Step1: Start with given

We start with the given information $\angle FEH\cong\angle GEI$. So the first step is statement 3.

Step2: Use congruence - definition

By the definition of congruence, if $\angle FEH\cong\angle GEI$, then $m\angle FEH = m\angle GEI$. So the second step is statement 6.
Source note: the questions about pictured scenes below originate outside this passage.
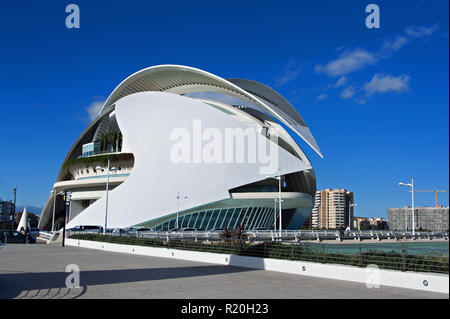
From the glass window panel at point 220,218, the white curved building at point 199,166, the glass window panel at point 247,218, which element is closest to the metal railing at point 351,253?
the white curved building at point 199,166

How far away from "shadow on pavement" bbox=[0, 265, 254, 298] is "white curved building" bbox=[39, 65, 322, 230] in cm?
2404

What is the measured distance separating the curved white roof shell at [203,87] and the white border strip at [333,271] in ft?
85.5

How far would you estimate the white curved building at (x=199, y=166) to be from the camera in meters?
38.6

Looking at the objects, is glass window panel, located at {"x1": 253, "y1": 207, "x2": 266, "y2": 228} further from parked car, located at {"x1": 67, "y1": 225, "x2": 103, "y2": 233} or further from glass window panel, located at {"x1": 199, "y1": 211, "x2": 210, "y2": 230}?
parked car, located at {"x1": 67, "y1": 225, "x2": 103, "y2": 233}

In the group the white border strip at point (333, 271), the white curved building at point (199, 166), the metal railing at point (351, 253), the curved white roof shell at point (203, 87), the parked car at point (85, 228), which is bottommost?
the parked car at point (85, 228)

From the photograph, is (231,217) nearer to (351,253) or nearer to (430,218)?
(351,253)

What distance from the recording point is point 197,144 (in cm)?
4041

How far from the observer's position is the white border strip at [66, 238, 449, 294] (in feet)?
31.9

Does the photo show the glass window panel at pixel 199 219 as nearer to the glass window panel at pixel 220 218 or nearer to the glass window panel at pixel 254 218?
the glass window panel at pixel 220 218

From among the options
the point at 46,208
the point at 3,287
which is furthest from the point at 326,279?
the point at 46,208

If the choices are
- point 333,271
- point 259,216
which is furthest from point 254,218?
point 333,271

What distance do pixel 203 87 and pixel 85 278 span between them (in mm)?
39719

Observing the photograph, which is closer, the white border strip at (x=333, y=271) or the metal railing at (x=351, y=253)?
the white border strip at (x=333, y=271)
Step3: Apply angle - addition postulate

We know from the angle - addition postulate that $m\angle FEH=m\angle FEG + m\angle GEH$ and $m\angle GEI=m\angle HEI + m\angle GEH$. So the third step is statement 4.

Step4: Use substitution

Substitute the expressions from step 3 into the equation from step 2, we get $m\angle FEG + m\angle GEH=m\angle HEI + m\angle GEH$. So the fourth step is statement 2.

Step5: Apply subtraction property

Using the subtraction property of equality, subtract $m\angle GEH$ from both sides of the equation in step 4 to get $m\angle FEG=m\angle HEI$. So the fifth step is statement 1.

Step6: Use congruence - definition again

By the definition of congruence, if $m\angle FEG=m\angle HEI$, then $\angle FEG\cong\angle HEI$. So the sixth step is statement 5.

Answer:

3, 6, 4, 2, 1, 5